Dropbox1 is great for making transparent backups of whatever I’m working on, for syncing my Application Support folders, and also for giving me access to unfinished blog posts, shopping lists, email drafts, and other things while on the go. The Dropbox iOS app lets you view but not edit files, so I tried out PlainText by Hogs Bay Software. I’ve been using their Mac OS X app, WriteRoom, for years, and decided it was worth the $4.99 to get rid of the ads and upgrade to the WriteRoom iOS app.

My Dropbox folder looks like this:

~/Dropbox/sync/WriteRoom/

I wanted mobile access to everything except the other, sync, and work-src directories. I didn’t want WriteRoom to have to do the extra work of syncing the tens-of-thousands of Application Support files, and I didn’t want them taking up space on my iPhone or iPad.
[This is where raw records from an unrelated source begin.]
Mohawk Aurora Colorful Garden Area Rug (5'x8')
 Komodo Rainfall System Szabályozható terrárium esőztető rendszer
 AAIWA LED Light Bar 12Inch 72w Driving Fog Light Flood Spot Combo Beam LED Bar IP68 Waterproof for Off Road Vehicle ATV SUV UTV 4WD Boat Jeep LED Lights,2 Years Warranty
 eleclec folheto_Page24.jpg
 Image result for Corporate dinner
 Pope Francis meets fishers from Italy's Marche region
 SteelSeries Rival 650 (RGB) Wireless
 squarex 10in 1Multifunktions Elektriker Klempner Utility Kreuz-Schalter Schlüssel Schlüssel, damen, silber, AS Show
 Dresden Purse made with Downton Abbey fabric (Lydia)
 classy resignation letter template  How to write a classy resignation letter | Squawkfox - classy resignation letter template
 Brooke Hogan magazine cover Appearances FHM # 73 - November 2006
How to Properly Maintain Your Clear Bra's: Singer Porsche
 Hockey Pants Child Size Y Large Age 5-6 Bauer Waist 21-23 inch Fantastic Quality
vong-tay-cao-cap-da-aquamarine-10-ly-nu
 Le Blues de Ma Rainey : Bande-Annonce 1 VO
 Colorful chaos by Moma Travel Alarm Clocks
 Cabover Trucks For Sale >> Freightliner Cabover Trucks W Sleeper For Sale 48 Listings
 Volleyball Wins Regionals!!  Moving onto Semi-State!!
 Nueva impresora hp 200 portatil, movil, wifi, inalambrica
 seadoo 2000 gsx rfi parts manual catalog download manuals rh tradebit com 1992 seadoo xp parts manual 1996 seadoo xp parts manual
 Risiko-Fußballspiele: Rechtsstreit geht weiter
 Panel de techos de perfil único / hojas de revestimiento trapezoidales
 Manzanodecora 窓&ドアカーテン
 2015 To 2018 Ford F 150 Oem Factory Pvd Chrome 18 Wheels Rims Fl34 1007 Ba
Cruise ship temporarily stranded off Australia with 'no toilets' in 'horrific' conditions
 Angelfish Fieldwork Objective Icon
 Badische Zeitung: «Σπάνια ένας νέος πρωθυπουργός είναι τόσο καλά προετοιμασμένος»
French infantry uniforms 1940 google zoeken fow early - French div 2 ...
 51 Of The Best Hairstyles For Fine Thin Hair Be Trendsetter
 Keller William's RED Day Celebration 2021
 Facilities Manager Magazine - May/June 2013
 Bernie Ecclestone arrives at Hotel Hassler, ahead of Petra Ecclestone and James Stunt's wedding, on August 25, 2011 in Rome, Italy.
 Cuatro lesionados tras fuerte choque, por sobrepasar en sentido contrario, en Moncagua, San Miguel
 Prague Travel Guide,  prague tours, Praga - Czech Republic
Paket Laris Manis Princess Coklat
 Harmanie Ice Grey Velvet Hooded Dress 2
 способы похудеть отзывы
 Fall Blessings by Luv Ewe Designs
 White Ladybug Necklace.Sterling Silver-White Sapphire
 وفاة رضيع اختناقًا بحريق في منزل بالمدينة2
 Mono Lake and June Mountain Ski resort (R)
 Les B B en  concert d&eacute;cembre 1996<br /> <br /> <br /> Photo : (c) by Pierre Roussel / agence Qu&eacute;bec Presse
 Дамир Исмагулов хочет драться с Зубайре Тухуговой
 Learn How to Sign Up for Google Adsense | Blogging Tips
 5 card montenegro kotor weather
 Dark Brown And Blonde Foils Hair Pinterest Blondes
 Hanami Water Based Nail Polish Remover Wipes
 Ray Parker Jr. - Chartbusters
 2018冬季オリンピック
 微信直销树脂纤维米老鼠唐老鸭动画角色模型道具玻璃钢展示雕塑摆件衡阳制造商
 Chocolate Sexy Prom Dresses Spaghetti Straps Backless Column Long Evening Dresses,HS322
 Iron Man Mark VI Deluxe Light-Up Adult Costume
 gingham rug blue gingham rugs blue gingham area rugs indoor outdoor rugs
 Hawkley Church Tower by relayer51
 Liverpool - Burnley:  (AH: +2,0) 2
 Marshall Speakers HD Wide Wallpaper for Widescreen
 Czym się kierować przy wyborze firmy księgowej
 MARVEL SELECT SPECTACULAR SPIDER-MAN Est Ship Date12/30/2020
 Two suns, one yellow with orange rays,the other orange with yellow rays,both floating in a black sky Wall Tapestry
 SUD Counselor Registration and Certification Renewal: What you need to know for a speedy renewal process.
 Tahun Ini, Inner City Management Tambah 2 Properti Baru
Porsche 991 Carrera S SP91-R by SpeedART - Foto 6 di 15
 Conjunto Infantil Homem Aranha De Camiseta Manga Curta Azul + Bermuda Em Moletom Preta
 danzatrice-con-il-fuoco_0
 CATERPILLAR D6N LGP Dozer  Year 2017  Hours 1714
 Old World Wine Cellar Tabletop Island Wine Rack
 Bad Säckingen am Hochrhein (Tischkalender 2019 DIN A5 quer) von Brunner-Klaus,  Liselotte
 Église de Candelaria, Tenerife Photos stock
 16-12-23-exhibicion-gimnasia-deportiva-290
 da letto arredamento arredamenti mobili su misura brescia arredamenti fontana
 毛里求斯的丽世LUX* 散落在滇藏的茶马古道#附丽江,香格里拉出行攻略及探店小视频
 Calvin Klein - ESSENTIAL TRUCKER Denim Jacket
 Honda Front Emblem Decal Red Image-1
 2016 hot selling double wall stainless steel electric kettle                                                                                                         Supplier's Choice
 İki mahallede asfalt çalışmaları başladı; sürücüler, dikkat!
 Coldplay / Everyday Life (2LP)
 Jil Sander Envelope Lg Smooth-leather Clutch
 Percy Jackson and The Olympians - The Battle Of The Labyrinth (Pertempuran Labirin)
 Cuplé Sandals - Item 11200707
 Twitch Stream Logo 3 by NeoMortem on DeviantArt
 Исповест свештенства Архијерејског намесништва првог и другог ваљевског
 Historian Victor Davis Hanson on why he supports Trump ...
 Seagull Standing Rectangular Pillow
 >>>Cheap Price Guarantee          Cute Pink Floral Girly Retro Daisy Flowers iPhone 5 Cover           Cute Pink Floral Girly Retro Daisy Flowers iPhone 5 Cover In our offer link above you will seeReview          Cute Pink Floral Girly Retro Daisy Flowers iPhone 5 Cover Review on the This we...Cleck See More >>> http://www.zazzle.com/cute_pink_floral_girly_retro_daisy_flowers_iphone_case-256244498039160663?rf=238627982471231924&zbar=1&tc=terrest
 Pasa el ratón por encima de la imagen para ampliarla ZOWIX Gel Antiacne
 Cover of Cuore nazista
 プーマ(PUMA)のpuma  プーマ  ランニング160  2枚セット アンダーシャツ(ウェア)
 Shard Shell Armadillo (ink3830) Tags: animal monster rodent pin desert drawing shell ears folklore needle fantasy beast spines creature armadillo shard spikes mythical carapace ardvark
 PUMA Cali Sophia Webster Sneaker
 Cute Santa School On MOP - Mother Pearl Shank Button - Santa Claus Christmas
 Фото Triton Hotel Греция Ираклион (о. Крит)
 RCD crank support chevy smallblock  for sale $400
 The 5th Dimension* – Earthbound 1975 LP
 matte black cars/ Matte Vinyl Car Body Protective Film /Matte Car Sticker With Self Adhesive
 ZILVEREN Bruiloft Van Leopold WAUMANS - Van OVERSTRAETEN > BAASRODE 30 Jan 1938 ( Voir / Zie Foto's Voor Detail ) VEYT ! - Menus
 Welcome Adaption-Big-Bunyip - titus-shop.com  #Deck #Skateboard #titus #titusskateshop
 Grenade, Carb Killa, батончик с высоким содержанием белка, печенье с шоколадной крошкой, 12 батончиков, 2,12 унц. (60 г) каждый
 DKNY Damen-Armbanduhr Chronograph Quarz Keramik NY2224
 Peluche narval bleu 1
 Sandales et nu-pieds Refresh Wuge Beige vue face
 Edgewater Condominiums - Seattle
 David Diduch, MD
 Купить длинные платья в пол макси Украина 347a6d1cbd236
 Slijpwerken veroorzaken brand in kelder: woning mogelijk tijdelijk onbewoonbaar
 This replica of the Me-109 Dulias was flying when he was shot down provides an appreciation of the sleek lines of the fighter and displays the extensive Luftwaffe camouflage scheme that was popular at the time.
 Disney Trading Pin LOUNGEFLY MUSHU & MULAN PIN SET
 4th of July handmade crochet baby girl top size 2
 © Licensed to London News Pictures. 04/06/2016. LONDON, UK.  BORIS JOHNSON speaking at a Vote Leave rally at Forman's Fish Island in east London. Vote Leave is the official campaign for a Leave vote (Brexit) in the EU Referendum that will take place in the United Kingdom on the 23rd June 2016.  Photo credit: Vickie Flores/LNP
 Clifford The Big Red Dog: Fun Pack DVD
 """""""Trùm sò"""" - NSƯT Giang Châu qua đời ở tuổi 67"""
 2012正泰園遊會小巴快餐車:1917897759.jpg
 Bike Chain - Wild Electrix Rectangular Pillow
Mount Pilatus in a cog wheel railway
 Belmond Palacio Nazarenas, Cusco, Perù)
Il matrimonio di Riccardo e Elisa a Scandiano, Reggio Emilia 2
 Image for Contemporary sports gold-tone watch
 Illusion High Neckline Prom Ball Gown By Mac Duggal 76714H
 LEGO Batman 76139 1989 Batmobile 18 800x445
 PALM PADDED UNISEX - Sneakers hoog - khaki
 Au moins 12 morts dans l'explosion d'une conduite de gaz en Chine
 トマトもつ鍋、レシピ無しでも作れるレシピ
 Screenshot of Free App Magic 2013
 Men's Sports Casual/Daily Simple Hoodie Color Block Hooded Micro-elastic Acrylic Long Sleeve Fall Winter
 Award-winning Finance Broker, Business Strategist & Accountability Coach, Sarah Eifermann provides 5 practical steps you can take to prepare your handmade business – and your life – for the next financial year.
I reached out to Hogs Bay to see if there was a way to perform a “Sync All Now” on only some directories, and Grey Burkart got back to me with some helpful suggestions.

Since the Dropbox API only gives iOS client applications access to a single directory path, he suggested I make a new directory for WriteRoom to sync with (you specify that directory when you set up the app for the first time). Mine is called ~/Dropbox/sync/WriteRoom/, and GoBoLinux users might call it the ~/Dropbox/Depot/, but you can use whatever you like. I then made symbolic links from the directories containing the text files I wanted to be able to edit to this new Depot directory. When I’m using the WriteRoom iOS app it can only see the directories I’ve told it about, while at my other computers I see the full tree. Note that some directories such as notepad docs are located elsewhere in Dropbox, but I can still make the appropriate symlinks. It’s a bit of a hack to set up, but works perfectly.